**Extracted information:**
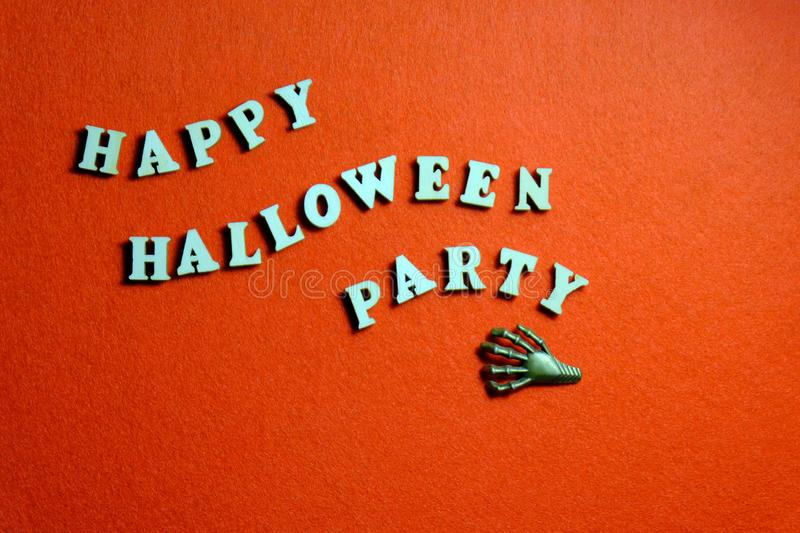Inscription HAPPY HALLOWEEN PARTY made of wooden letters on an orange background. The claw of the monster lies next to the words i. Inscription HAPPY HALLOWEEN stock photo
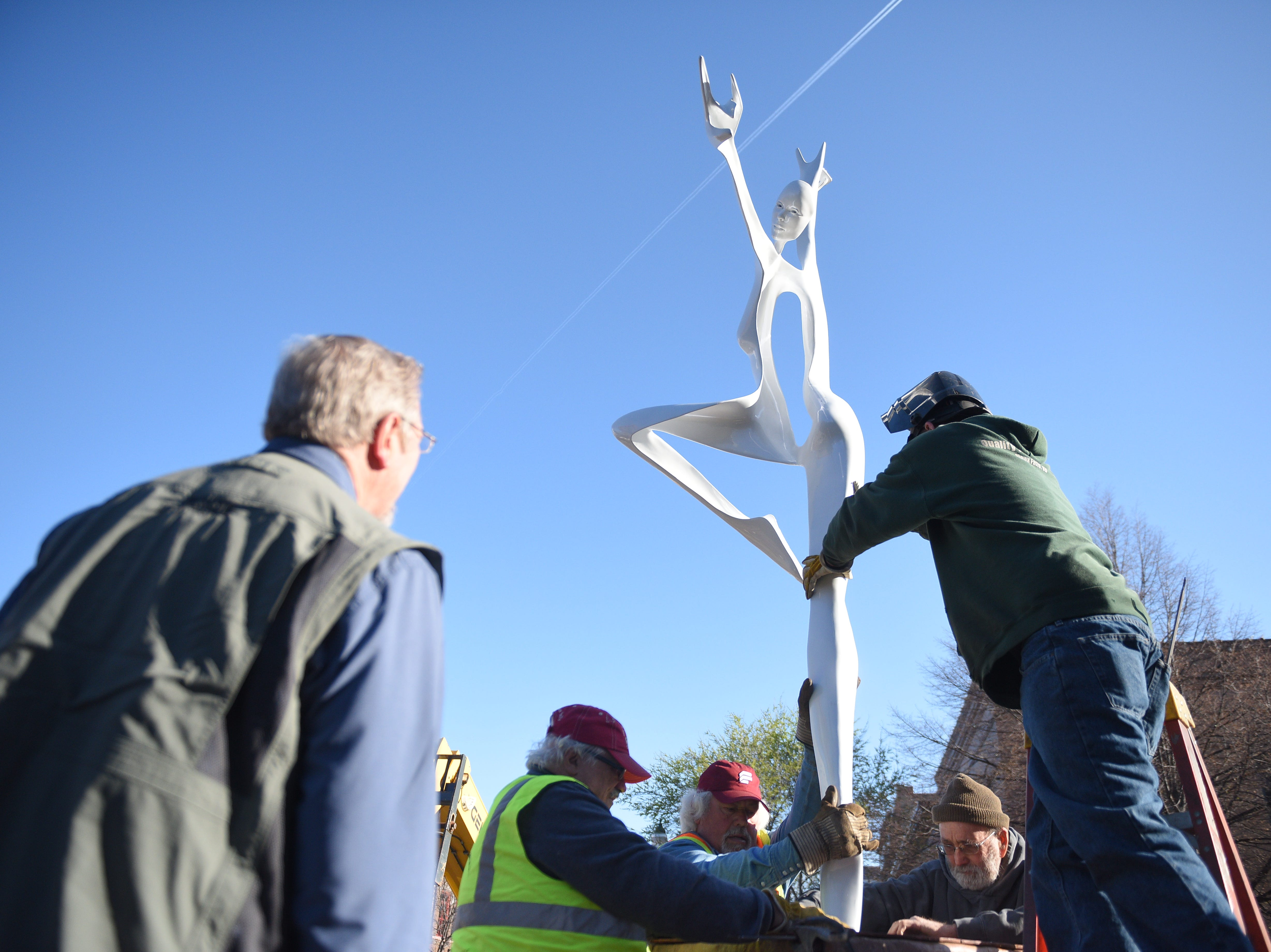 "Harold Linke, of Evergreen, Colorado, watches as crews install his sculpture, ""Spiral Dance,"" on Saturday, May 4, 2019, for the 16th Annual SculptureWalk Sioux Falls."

==

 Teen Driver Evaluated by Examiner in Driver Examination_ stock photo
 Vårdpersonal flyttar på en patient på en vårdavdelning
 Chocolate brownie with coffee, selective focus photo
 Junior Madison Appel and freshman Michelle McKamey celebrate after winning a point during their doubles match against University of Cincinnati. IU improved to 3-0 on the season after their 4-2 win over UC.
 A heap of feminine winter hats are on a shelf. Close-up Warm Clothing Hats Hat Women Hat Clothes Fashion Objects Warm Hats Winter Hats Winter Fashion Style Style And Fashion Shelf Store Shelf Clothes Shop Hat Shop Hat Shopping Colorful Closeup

**What is being asked:** Write out exactly the lines that fall from the line with "Teen Driver Evaluated" to the line with "A heap of feminine" in the records above, keeping both ends.

**Answer for this exercise:**
 Teen Driver Evaluated by Examiner in Driver Examination_ stock photo
 Vårdpersonal flyttar på en patient på en vårdavdelning
 Chocolate brownie with coffee, selective focus photo
 Junior Madison Appel and freshman Michelle McKamey celebrate after winning a point during their doubles match against University of Cincinnati. IU improved to 3-0 on the season after their 4-2 win over UC.
 A heap of feminine winter hats are on a shelf. Close-up Warm Clothing Hats Hat Women Hat Clothes Fashion Objects Warm Hats Winter Hats Winter Fashion Style Style And Fashion Shelf Store Shelf Clothes Shop Hat Shop Hat Shopping Colorful Closeup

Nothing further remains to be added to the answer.